Printers who may have been mis-sold interest rate swaps could find it easier to claim compensation after RBS was forced to settle a landmark case.
RBS subsidiary Ulster Bank lost its high court battle with Dublin-based businessman David Agar, who claimed he had been mis-sold €87m (£68m) of interest rate hedging products linked to a €47m property loan.
The bank is reported to have written off swaps and loans totalling €30m as part of the settlement, in addition to paying Agar's €1m legal fees.
The size of the settlement is expected to lead more businesses to pursue compensation claims through the courts, potentially opening the floodgates to billions of pounds in claims against the UK's major banks.
Gerry Hoare, founder of Deal Bureau, said: "I think there are several [print] companies who might have been subject to this issue, a few of which will have failed over the last couple of years.
"That will reduce the issue and some of the larger companies who are trading may not want to pursue the bank, for fear of disrupting a relationship. For me it is the corporate equivalent of the personal loan protection insurance mis-selling."
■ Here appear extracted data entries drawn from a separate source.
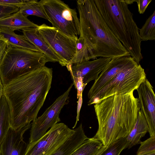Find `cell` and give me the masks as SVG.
<instances>
[{
	"mask_svg": "<svg viewBox=\"0 0 155 155\" xmlns=\"http://www.w3.org/2000/svg\"><path fill=\"white\" fill-rule=\"evenodd\" d=\"M52 73V68L44 66L3 85L10 127L18 129L37 118L51 87Z\"/></svg>",
	"mask_w": 155,
	"mask_h": 155,
	"instance_id": "6da1fadb",
	"label": "cell"
},
{
	"mask_svg": "<svg viewBox=\"0 0 155 155\" xmlns=\"http://www.w3.org/2000/svg\"><path fill=\"white\" fill-rule=\"evenodd\" d=\"M133 92L115 94L95 104L98 127L93 137L104 146L127 137L133 128L140 110Z\"/></svg>",
	"mask_w": 155,
	"mask_h": 155,
	"instance_id": "7a4b0ae2",
	"label": "cell"
},
{
	"mask_svg": "<svg viewBox=\"0 0 155 155\" xmlns=\"http://www.w3.org/2000/svg\"><path fill=\"white\" fill-rule=\"evenodd\" d=\"M80 37L82 38L95 59H111L129 56V52L109 28L94 0H78Z\"/></svg>",
	"mask_w": 155,
	"mask_h": 155,
	"instance_id": "3957f363",
	"label": "cell"
},
{
	"mask_svg": "<svg viewBox=\"0 0 155 155\" xmlns=\"http://www.w3.org/2000/svg\"><path fill=\"white\" fill-rule=\"evenodd\" d=\"M109 28L138 64L143 57L139 28L123 0H94Z\"/></svg>",
	"mask_w": 155,
	"mask_h": 155,
	"instance_id": "277c9868",
	"label": "cell"
},
{
	"mask_svg": "<svg viewBox=\"0 0 155 155\" xmlns=\"http://www.w3.org/2000/svg\"><path fill=\"white\" fill-rule=\"evenodd\" d=\"M50 60L42 52L8 46L0 62L3 85L25 74L45 66Z\"/></svg>",
	"mask_w": 155,
	"mask_h": 155,
	"instance_id": "5b68a950",
	"label": "cell"
},
{
	"mask_svg": "<svg viewBox=\"0 0 155 155\" xmlns=\"http://www.w3.org/2000/svg\"><path fill=\"white\" fill-rule=\"evenodd\" d=\"M39 3L52 27L67 36L80 35L79 19L76 10L60 0H41Z\"/></svg>",
	"mask_w": 155,
	"mask_h": 155,
	"instance_id": "8992f818",
	"label": "cell"
},
{
	"mask_svg": "<svg viewBox=\"0 0 155 155\" xmlns=\"http://www.w3.org/2000/svg\"><path fill=\"white\" fill-rule=\"evenodd\" d=\"M146 78L144 70L139 64L119 72L107 85L89 99L88 105L95 104L115 94H124L137 90Z\"/></svg>",
	"mask_w": 155,
	"mask_h": 155,
	"instance_id": "52a82bcc",
	"label": "cell"
},
{
	"mask_svg": "<svg viewBox=\"0 0 155 155\" xmlns=\"http://www.w3.org/2000/svg\"><path fill=\"white\" fill-rule=\"evenodd\" d=\"M74 85L56 99L40 116L33 120L31 125L29 143L34 142L42 137L47 130L61 121L59 115L62 109L69 102V93Z\"/></svg>",
	"mask_w": 155,
	"mask_h": 155,
	"instance_id": "ba28073f",
	"label": "cell"
},
{
	"mask_svg": "<svg viewBox=\"0 0 155 155\" xmlns=\"http://www.w3.org/2000/svg\"><path fill=\"white\" fill-rule=\"evenodd\" d=\"M74 131L63 123H58L41 138L29 143L24 155H51Z\"/></svg>",
	"mask_w": 155,
	"mask_h": 155,
	"instance_id": "9c48e42d",
	"label": "cell"
},
{
	"mask_svg": "<svg viewBox=\"0 0 155 155\" xmlns=\"http://www.w3.org/2000/svg\"><path fill=\"white\" fill-rule=\"evenodd\" d=\"M37 29L45 41L68 64L75 55L78 37H69L57 29L45 24L38 25Z\"/></svg>",
	"mask_w": 155,
	"mask_h": 155,
	"instance_id": "30bf717a",
	"label": "cell"
},
{
	"mask_svg": "<svg viewBox=\"0 0 155 155\" xmlns=\"http://www.w3.org/2000/svg\"><path fill=\"white\" fill-rule=\"evenodd\" d=\"M139 64L130 56L111 59L99 75L89 90L88 97L92 98L98 92L107 85L122 70Z\"/></svg>",
	"mask_w": 155,
	"mask_h": 155,
	"instance_id": "8fae6325",
	"label": "cell"
},
{
	"mask_svg": "<svg viewBox=\"0 0 155 155\" xmlns=\"http://www.w3.org/2000/svg\"><path fill=\"white\" fill-rule=\"evenodd\" d=\"M137 90L138 105L147 124L151 136L155 134V95L153 87L146 78Z\"/></svg>",
	"mask_w": 155,
	"mask_h": 155,
	"instance_id": "7c38bea8",
	"label": "cell"
},
{
	"mask_svg": "<svg viewBox=\"0 0 155 155\" xmlns=\"http://www.w3.org/2000/svg\"><path fill=\"white\" fill-rule=\"evenodd\" d=\"M109 58L101 57L93 61L80 63L69 64L66 67L72 76L82 78L83 83L87 84L95 80L111 60Z\"/></svg>",
	"mask_w": 155,
	"mask_h": 155,
	"instance_id": "4fadbf2b",
	"label": "cell"
},
{
	"mask_svg": "<svg viewBox=\"0 0 155 155\" xmlns=\"http://www.w3.org/2000/svg\"><path fill=\"white\" fill-rule=\"evenodd\" d=\"M31 124L17 130L10 127L0 145L1 155H24L27 145L24 140L23 135Z\"/></svg>",
	"mask_w": 155,
	"mask_h": 155,
	"instance_id": "5bb4252c",
	"label": "cell"
},
{
	"mask_svg": "<svg viewBox=\"0 0 155 155\" xmlns=\"http://www.w3.org/2000/svg\"><path fill=\"white\" fill-rule=\"evenodd\" d=\"M22 30L26 39L35 46L52 62H58L62 66H66L65 62L45 41L38 32L37 27H29Z\"/></svg>",
	"mask_w": 155,
	"mask_h": 155,
	"instance_id": "9a60e30c",
	"label": "cell"
},
{
	"mask_svg": "<svg viewBox=\"0 0 155 155\" xmlns=\"http://www.w3.org/2000/svg\"><path fill=\"white\" fill-rule=\"evenodd\" d=\"M88 138L85 134L82 124H81L51 155H70Z\"/></svg>",
	"mask_w": 155,
	"mask_h": 155,
	"instance_id": "2e32d148",
	"label": "cell"
},
{
	"mask_svg": "<svg viewBox=\"0 0 155 155\" xmlns=\"http://www.w3.org/2000/svg\"><path fill=\"white\" fill-rule=\"evenodd\" d=\"M148 132V127L145 117L140 110L137 119L132 130L126 137V148L130 149L140 143V139Z\"/></svg>",
	"mask_w": 155,
	"mask_h": 155,
	"instance_id": "e0dca14e",
	"label": "cell"
},
{
	"mask_svg": "<svg viewBox=\"0 0 155 155\" xmlns=\"http://www.w3.org/2000/svg\"><path fill=\"white\" fill-rule=\"evenodd\" d=\"M0 38L6 43L7 46L40 52L35 46L28 41L23 35L15 34L14 31L7 28H0Z\"/></svg>",
	"mask_w": 155,
	"mask_h": 155,
	"instance_id": "ac0fdd59",
	"label": "cell"
},
{
	"mask_svg": "<svg viewBox=\"0 0 155 155\" xmlns=\"http://www.w3.org/2000/svg\"><path fill=\"white\" fill-rule=\"evenodd\" d=\"M38 26L29 20L19 10L0 20V28H7L13 31L29 27H37Z\"/></svg>",
	"mask_w": 155,
	"mask_h": 155,
	"instance_id": "d6986e66",
	"label": "cell"
},
{
	"mask_svg": "<svg viewBox=\"0 0 155 155\" xmlns=\"http://www.w3.org/2000/svg\"><path fill=\"white\" fill-rule=\"evenodd\" d=\"M105 147L93 137L85 140L70 155H99Z\"/></svg>",
	"mask_w": 155,
	"mask_h": 155,
	"instance_id": "ffe728a7",
	"label": "cell"
},
{
	"mask_svg": "<svg viewBox=\"0 0 155 155\" xmlns=\"http://www.w3.org/2000/svg\"><path fill=\"white\" fill-rule=\"evenodd\" d=\"M91 59L95 58L84 40L79 37L76 41L75 55L69 64H79Z\"/></svg>",
	"mask_w": 155,
	"mask_h": 155,
	"instance_id": "44dd1931",
	"label": "cell"
},
{
	"mask_svg": "<svg viewBox=\"0 0 155 155\" xmlns=\"http://www.w3.org/2000/svg\"><path fill=\"white\" fill-rule=\"evenodd\" d=\"M10 127L8 105L3 94L0 101V145Z\"/></svg>",
	"mask_w": 155,
	"mask_h": 155,
	"instance_id": "7402d4cb",
	"label": "cell"
},
{
	"mask_svg": "<svg viewBox=\"0 0 155 155\" xmlns=\"http://www.w3.org/2000/svg\"><path fill=\"white\" fill-rule=\"evenodd\" d=\"M141 41L155 39V10L146 21L141 28L139 29Z\"/></svg>",
	"mask_w": 155,
	"mask_h": 155,
	"instance_id": "603a6c76",
	"label": "cell"
},
{
	"mask_svg": "<svg viewBox=\"0 0 155 155\" xmlns=\"http://www.w3.org/2000/svg\"><path fill=\"white\" fill-rule=\"evenodd\" d=\"M19 11L27 17L29 15H35L48 20L39 1L38 0H28L19 8Z\"/></svg>",
	"mask_w": 155,
	"mask_h": 155,
	"instance_id": "cb8c5ba5",
	"label": "cell"
},
{
	"mask_svg": "<svg viewBox=\"0 0 155 155\" xmlns=\"http://www.w3.org/2000/svg\"><path fill=\"white\" fill-rule=\"evenodd\" d=\"M126 137L120 139L106 147L99 155H119L126 149Z\"/></svg>",
	"mask_w": 155,
	"mask_h": 155,
	"instance_id": "d4e9b609",
	"label": "cell"
},
{
	"mask_svg": "<svg viewBox=\"0 0 155 155\" xmlns=\"http://www.w3.org/2000/svg\"><path fill=\"white\" fill-rule=\"evenodd\" d=\"M140 144L137 155H145L155 153V134L143 141H141Z\"/></svg>",
	"mask_w": 155,
	"mask_h": 155,
	"instance_id": "484cf974",
	"label": "cell"
},
{
	"mask_svg": "<svg viewBox=\"0 0 155 155\" xmlns=\"http://www.w3.org/2000/svg\"><path fill=\"white\" fill-rule=\"evenodd\" d=\"M19 8L16 7L0 4V20L18 12Z\"/></svg>",
	"mask_w": 155,
	"mask_h": 155,
	"instance_id": "4316f807",
	"label": "cell"
},
{
	"mask_svg": "<svg viewBox=\"0 0 155 155\" xmlns=\"http://www.w3.org/2000/svg\"><path fill=\"white\" fill-rule=\"evenodd\" d=\"M71 77L73 81V84L77 91V98H78L79 96L82 94L83 91L87 85L83 83L81 78L76 77L73 76Z\"/></svg>",
	"mask_w": 155,
	"mask_h": 155,
	"instance_id": "83f0119b",
	"label": "cell"
},
{
	"mask_svg": "<svg viewBox=\"0 0 155 155\" xmlns=\"http://www.w3.org/2000/svg\"><path fill=\"white\" fill-rule=\"evenodd\" d=\"M28 0H0V4L16 7H21Z\"/></svg>",
	"mask_w": 155,
	"mask_h": 155,
	"instance_id": "f1b7e54d",
	"label": "cell"
},
{
	"mask_svg": "<svg viewBox=\"0 0 155 155\" xmlns=\"http://www.w3.org/2000/svg\"><path fill=\"white\" fill-rule=\"evenodd\" d=\"M152 0H135L138 7V11L140 14H143Z\"/></svg>",
	"mask_w": 155,
	"mask_h": 155,
	"instance_id": "f546056e",
	"label": "cell"
},
{
	"mask_svg": "<svg viewBox=\"0 0 155 155\" xmlns=\"http://www.w3.org/2000/svg\"><path fill=\"white\" fill-rule=\"evenodd\" d=\"M7 47L6 43L3 40L0 38V62L3 57Z\"/></svg>",
	"mask_w": 155,
	"mask_h": 155,
	"instance_id": "4dcf8cb0",
	"label": "cell"
},
{
	"mask_svg": "<svg viewBox=\"0 0 155 155\" xmlns=\"http://www.w3.org/2000/svg\"><path fill=\"white\" fill-rule=\"evenodd\" d=\"M78 101V106L77 108V115L76 117V120L75 123L73 128L75 127L78 122L79 120V114L80 109H81L82 104V94H81L79 97Z\"/></svg>",
	"mask_w": 155,
	"mask_h": 155,
	"instance_id": "1f68e13d",
	"label": "cell"
},
{
	"mask_svg": "<svg viewBox=\"0 0 155 155\" xmlns=\"http://www.w3.org/2000/svg\"><path fill=\"white\" fill-rule=\"evenodd\" d=\"M3 85L0 78V101L3 95Z\"/></svg>",
	"mask_w": 155,
	"mask_h": 155,
	"instance_id": "d6a6232c",
	"label": "cell"
},
{
	"mask_svg": "<svg viewBox=\"0 0 155 155\" xmlns=\"http://www.w3.org/2000/svg\"><path fill=\"white\" fill-rule=\"evenodd\" d=\"M124 2H125L128 5H130L135 2V0H123Z\"/></svg>",
	"mask_w": 155,
	"mask_h": 155,
	"instance_id": "836d02e7",
	"label": "cell"
},
{
	"mask_svg": "<svg viewBox=\"0 0 155 155\" xmlns=\"http://www.w3.org/2000/svg\"><path fill=\"white\" fill-rule=\"evenodd\" d=\"M145 155H155V153H151Z\"/></svg>",
	"mask_w": 155,
	"mask_h": 155,
	"instance_id": "e575fe53",
	"label": "cell"
},
{
	"mask_svg": "<svg viewBox=\"0 0 155 155\" xmlns=\"http://www.w3.org/2000/svg\"><path fill=\"white\" fill-rule=\"evenodd\" d=\"M0 155H1V154H0Z\"/></svg>",
	"mask_w": 155,
	"mask_h": 155,
	"instance_id": "d590c367",
	"label": "cell"
}]
</instances>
Barclays, HSBC, Lloyds and RBS signed up to an FSA "redress" scheme in June to compensate firms that had been mis-sold hedging products.
Santander, Co-op, Allied Irish, Bank of Ireland, Clydesdale and Yorkshire banks, and Northern Bank all joined the scheme earlier this month.
RBS has previously stated that "less than 1%" of its one million SME customers currently have interest rate hedging facilities, although this would still suggest that thousands of firms could be affected by the latest scandal to hit the financial industry.
To date, Barclays is the only bank to have made provision for compensation claims after it set aside £450m last week in relation to swap mis-selling claims.
According to the FSA, the redress scheme covers "non-sophisticated" customers who were sold interest rate hedging products, including swaps, caps, collars and structured collars, after December 2001.
FSA definition of interest rate hedging products
The purpose of an interest rate hedging product is to enable the customer to manage fluctuations in interest rates, for example, by providing greater certainty over future loan repayments. These products are typically separate to a loan.
Swaps: which enable customers to ‘fix’ their interest rate
Caps: which place a limit on any interest rate rises
Collars: which enable customers to limit interest rate fluctuations to within a simple range
Structured collars: which enable customers to limit interest rate fluctuations to within a specified range, but involves arrangements where, if the reference interest rate falls below the bottom of the range, the interest rate payable by the customer may increase above the bottom of the range
Non-sophisticated customers are classified as businesses that only meet one or fewer of the following definitions: a turnover of more than £6.5m; more than 50 staff; a balance sheet total of more than £3.26m.